Jozak: Jesteśmy w wielkim kryzysie
Romeo Jozak (trener Legii): Jak widzieliście, pierwszą połowę nie zagraliśmy tak, jak chcieliśmy. Arka narzuciła swój styl i nie udało nam się na niego odpowiednio odpowiedzieć. Oczekiwaliśmy od rywali agresji i takiego stylu gry. W przerwie mieliśmy otwartą i poważną rozmowę. W drugiej połowie wyglądało to lepiej - staraliśmy się bardzo i mogliśmy strzelić bramkę, ale nie wszytko poszło po naszej myśli. W końcówce było u nas widać panikę.
Gdybyśmy mecz zaczęli tak, jak graliśmy w drugiej połowie, to byśmy nie przegrali. Gratuluję Arce dobrego meczu, zasłużyli dzisiaj na zwycięstwo.

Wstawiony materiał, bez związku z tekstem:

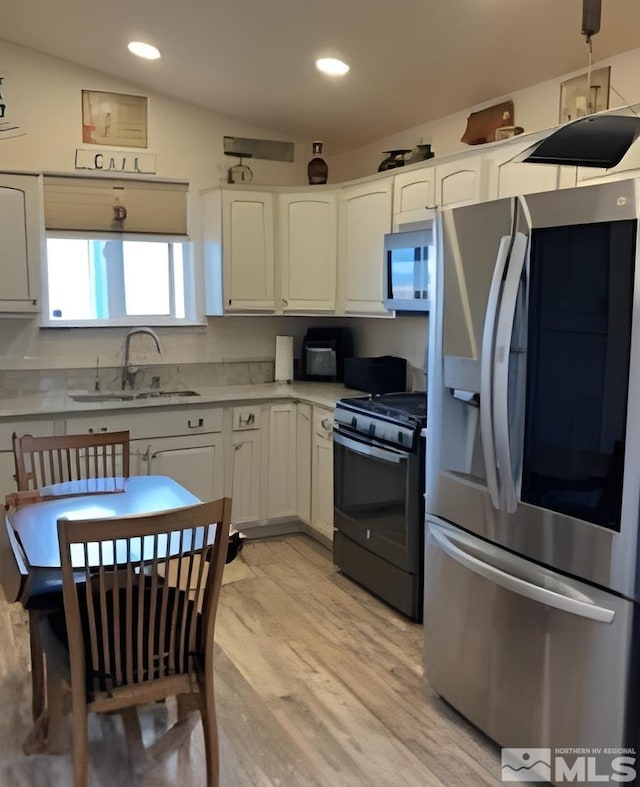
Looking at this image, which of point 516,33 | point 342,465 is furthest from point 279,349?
point 516,33

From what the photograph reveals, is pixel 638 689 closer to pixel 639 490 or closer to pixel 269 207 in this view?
pixel 639 490

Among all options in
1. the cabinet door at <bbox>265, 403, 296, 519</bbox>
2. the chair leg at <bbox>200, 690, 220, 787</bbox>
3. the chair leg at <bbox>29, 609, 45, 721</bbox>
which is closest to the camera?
the chair leg at <bbox>200, 690, 220, 787</bbox>

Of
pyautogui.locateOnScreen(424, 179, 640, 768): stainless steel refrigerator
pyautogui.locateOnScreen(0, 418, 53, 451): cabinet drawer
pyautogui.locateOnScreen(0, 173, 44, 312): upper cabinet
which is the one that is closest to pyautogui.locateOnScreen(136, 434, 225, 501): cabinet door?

- W ostatnich tygodniach byliśmy w kryzysie i ten mecz go powiększył. Będziemy musieli ze sobą poważnie porozmawiać i wyjść z tego kryzysu najszybciej jak to możliwe. Kto jest odpowiedzialny za obecną sytuację? Ja jestem trenerem i moje słowo jest ostatnie. Nie uciekam od odpowiedzialności. To ja wybrałem drużynę, system gry i jestem odpowiedzialny za całą sytuację i ten kryzys.
* * *
Trener został poproszony także o skomentowanie okrzyków z sektora gości, które brzmiały "Prawda jest taka, nie chcemy tutaj Jozaka".
- Nie słyszałem ich. Oczywiście kibice zawsze wspierają drużynę i chcą dla niej jak najlepiej. Ja również chcę jak najlepiej, ale nie mogę tego skomentować.